Activity: Set down exactly the lines running from the one with "Comfort Chronicles by" to the last line of the listing below, both included, and skip every picture.

Input data:
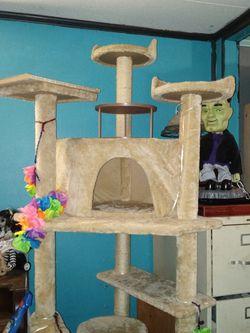 Cat Tower for Sale in Sebring,  FL
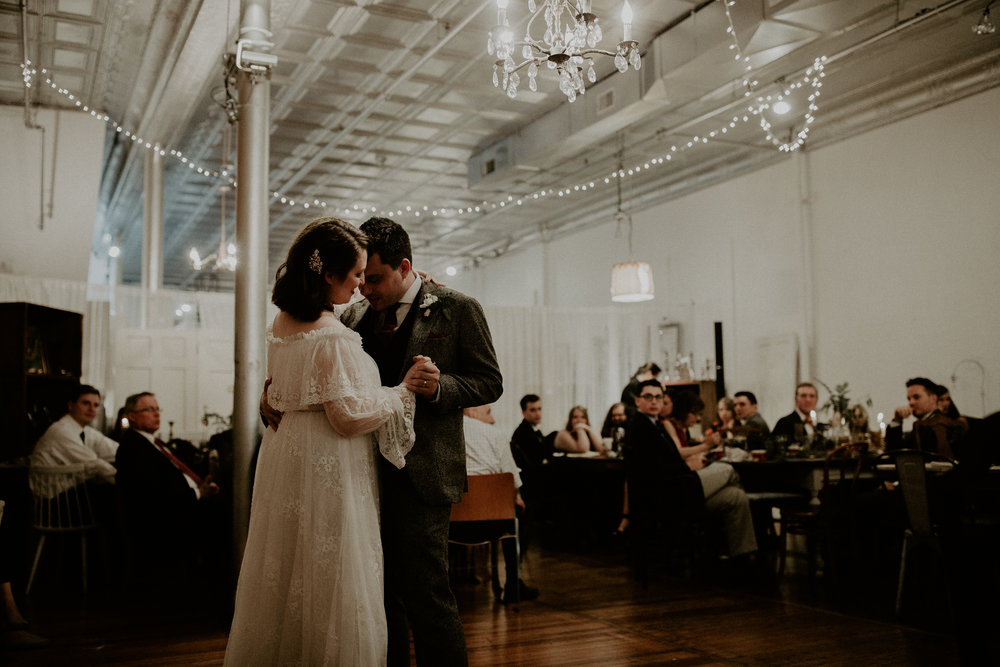Jaymee_Jake_Vintage_Wedding_Cincinnati-EDIT-571.JPG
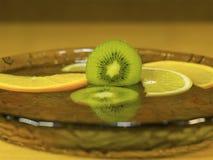 Gesneden Kiwi Lemon Orange in het water royalty-vrije stock afbeeldingen
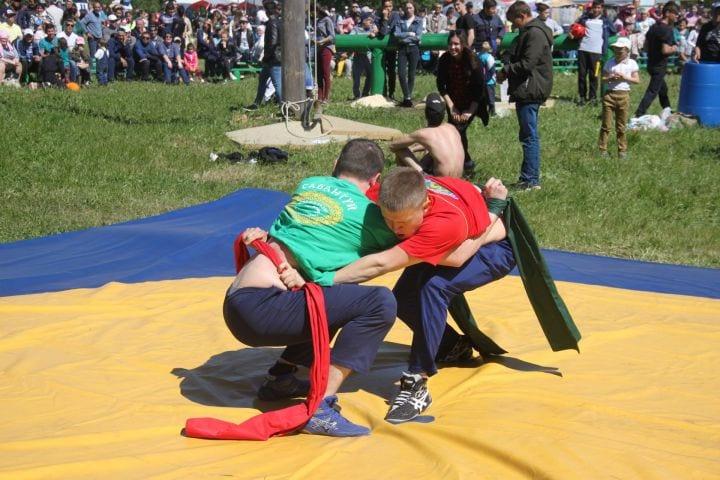 Фото с праздника Сабантуй, мужчины состязаются в борьбе, взяв друг друга за пояс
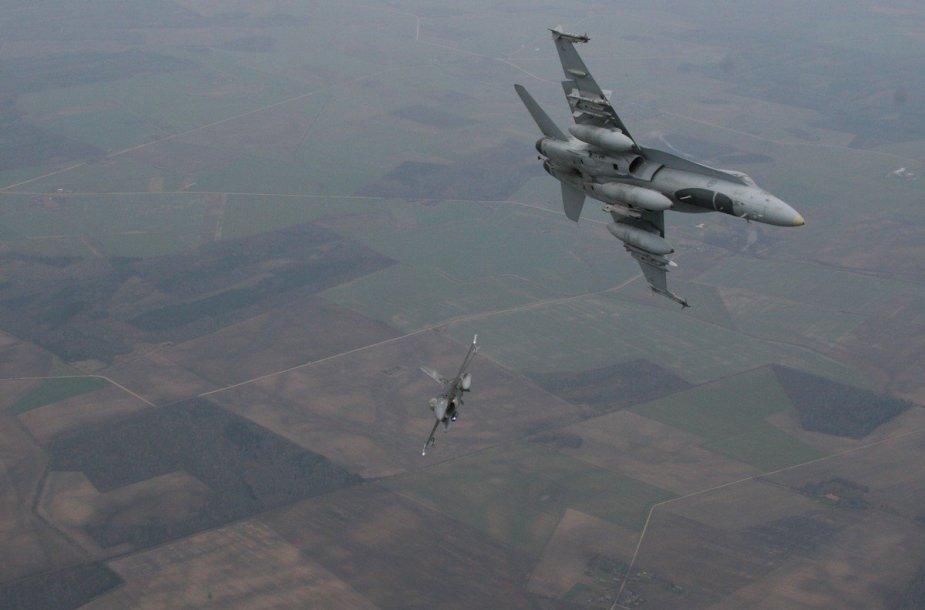 Fotosesija virš debesų – dvi dešimtys fotografų fiksavo naikintuvus iš atviro lėktuvo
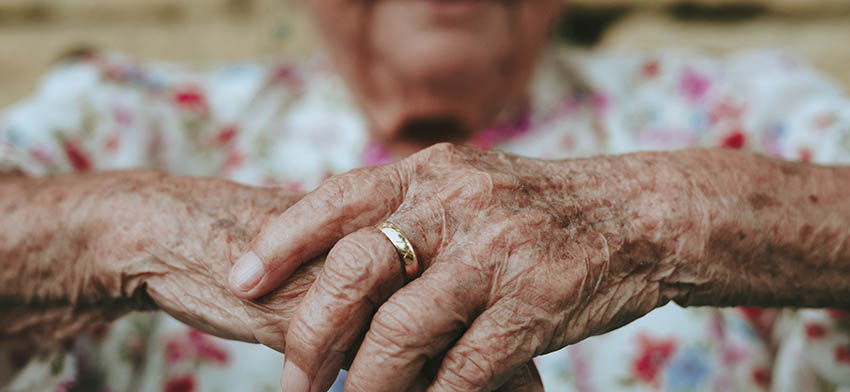 Elderly woman's hands. Credit: Eduardo Barrios, Unsplash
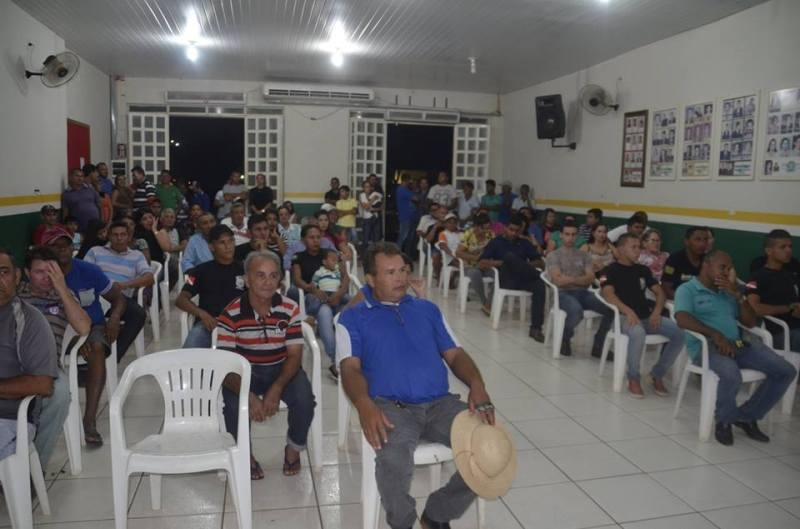 Populares estiveram presente no Plenário da Câmara de Eldorado dos Carajás. (Foto: Salém Campos)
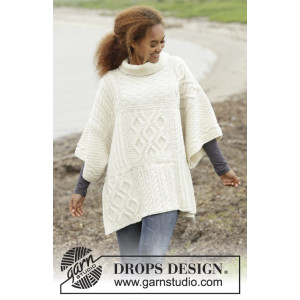 Comfort Chronicles by DROPS Design - Poncho Strikkeoppskrift One-size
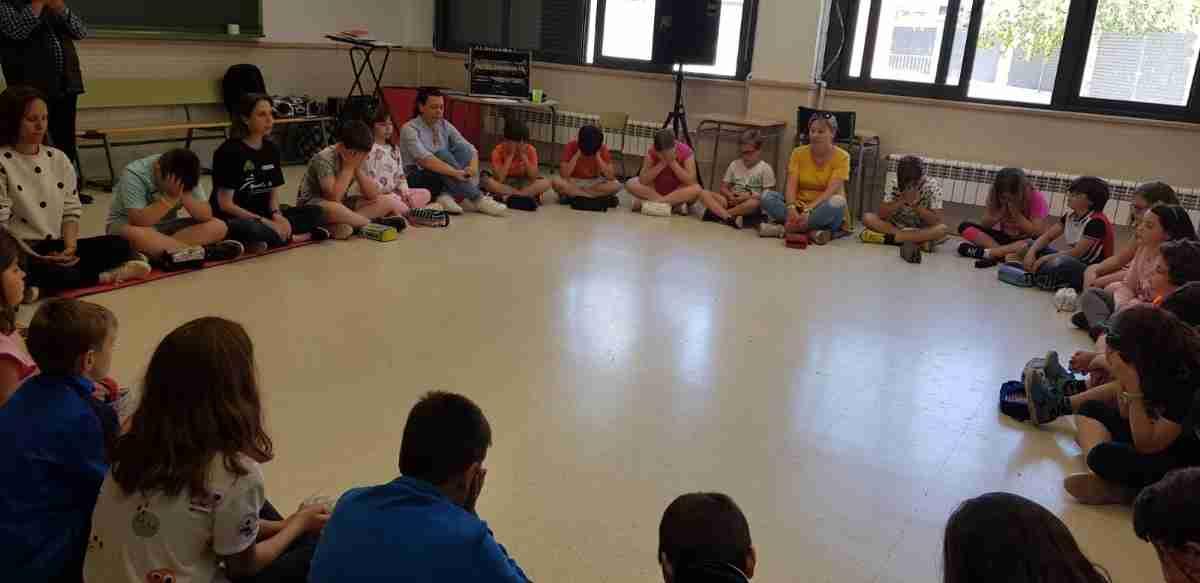 """Sesiones con familia en el Colegio Público Jardín de Arena sobre """"Educar en igualdad de oportunidades"""" 2"""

Written response:
 Comfort Chronicles by DROPS Design - Poncho Strikkeoppskrift One-size
 """Sesiones con familia en el Colegio Público Jardín de Arena sobre """"Educar en igualdad de oportunidades"""" 2"""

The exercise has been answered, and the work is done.